The Vineyard Wind offshore wind project can continue construction while the company’s lawsuit challenging the Trump administration’s stop work order proceeds, judge Brian E. Murphy for the District of Massachusetts ruled on Tuesday.
That makes four offshore wind farms that have now won preliminary injunctions against Trump’s freeze on the industry. Dominion Energy’s Coastal Virginia offshore wind project, Orsted’s Revolution Wind off the coast of New England, and Equinor’s Empire Wind near Long Island, New York, have all been allowed to proceed with construction while their individual legal challenges to the stop work order play out.
The Department of the Interior attempted to pause all offshore wind construction in December, citing unspecified “national security risks identified by the Department of War.” The risks are apparently detailed in a classified report, and have been shared neither with the public nor with the offshore wind companies.
Vineyard Wind, a joint development between Avangrid Renewables and Copenhagen Infrastructure Partners, has been under construction since 2021, and is already 95% built. More than that, it’s sending power to Massachusetts customers, and will produce enough electricity to power up to 400,000 homes once it’s complete.

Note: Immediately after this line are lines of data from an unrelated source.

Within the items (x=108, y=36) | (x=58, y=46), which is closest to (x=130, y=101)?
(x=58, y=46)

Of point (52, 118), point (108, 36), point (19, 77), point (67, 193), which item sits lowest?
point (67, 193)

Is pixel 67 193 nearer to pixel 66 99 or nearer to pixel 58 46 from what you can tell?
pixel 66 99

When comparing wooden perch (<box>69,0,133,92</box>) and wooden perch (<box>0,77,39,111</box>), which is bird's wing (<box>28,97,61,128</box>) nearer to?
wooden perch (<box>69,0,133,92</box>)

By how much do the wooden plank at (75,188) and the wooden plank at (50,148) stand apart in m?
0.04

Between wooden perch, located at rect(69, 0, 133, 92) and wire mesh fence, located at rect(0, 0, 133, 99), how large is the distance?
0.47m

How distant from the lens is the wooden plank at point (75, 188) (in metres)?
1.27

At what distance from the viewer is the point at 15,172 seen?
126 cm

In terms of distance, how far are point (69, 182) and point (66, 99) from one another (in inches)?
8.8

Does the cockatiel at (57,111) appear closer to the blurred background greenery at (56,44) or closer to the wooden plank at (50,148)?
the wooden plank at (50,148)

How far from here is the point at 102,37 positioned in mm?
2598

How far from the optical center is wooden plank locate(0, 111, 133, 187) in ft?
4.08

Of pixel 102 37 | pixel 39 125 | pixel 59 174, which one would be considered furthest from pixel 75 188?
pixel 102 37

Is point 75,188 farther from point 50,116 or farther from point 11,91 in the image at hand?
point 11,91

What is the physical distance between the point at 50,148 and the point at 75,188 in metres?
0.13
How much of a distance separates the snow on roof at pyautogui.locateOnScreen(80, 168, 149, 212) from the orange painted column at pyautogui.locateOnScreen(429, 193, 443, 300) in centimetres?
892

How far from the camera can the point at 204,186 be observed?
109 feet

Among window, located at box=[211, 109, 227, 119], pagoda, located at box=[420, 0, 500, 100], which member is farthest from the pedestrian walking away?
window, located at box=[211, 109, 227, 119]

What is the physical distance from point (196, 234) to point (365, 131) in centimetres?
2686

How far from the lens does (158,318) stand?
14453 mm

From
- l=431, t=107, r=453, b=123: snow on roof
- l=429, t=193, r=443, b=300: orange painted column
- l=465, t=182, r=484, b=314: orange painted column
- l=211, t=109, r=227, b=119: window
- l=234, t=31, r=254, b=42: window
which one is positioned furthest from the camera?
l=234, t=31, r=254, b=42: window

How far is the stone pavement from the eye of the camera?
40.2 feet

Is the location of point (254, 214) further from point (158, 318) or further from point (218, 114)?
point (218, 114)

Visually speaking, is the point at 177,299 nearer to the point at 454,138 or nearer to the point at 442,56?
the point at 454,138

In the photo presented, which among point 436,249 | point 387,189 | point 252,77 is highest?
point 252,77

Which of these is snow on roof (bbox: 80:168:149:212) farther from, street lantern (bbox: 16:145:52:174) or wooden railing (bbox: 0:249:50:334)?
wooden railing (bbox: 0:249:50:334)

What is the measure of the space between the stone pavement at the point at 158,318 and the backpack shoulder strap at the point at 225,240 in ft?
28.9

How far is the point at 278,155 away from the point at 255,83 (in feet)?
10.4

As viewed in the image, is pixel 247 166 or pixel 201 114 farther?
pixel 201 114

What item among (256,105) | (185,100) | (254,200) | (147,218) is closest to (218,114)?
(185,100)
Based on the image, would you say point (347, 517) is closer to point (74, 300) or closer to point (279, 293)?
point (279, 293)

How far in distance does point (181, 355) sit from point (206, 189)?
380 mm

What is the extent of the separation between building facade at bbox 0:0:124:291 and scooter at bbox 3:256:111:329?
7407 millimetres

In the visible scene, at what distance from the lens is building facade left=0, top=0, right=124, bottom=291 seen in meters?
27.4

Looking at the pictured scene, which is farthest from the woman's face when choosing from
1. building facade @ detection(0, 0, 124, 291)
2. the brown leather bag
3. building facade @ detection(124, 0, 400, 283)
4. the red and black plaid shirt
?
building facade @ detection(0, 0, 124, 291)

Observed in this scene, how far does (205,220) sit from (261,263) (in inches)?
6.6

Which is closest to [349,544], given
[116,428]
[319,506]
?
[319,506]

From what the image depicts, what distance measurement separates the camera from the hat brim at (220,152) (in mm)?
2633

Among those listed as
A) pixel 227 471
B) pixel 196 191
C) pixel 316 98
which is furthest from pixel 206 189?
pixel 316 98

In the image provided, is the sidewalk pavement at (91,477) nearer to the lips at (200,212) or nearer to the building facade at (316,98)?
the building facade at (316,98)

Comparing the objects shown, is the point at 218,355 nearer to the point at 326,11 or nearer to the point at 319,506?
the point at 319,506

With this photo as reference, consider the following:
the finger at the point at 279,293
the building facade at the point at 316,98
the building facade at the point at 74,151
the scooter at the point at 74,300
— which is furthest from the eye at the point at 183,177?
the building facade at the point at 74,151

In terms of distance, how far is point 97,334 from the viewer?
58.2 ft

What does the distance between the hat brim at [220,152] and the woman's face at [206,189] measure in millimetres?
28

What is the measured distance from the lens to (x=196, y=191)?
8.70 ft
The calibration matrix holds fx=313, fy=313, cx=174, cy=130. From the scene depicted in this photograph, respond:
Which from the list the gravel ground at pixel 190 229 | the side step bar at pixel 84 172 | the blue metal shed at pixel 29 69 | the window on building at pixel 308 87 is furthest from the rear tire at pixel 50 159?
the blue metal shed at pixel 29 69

In court filings, the developer argued it was urgent the stop work order be lifted, as it would lose access to a key construction boat required to complete the project on March 31. The company is in the process of replacing defective blades on its last handful of turbines — a defect that was discovered after one of the blades broke in 2024, scattering shards of fiberglass into the ocean. Leaving those turbine towers standing without being able to install new blades created a safety hazard, the company said.
“If construction is not completed by that date, the partially completed wind turbines will be left in an unsafe condition and Vineyard Wind will incur a series of financial consequences that it likely could not survive,” the company wrote. The Trump administration submitted a reply denying there was any risk.
The only remaining wind farm still affected by the December pause on construction is Sunrise Wind, a 924-megawatt project being developed by Orsted and set to deliver power to New York State. A hearing for an injunction on that order is scheduled for February 2.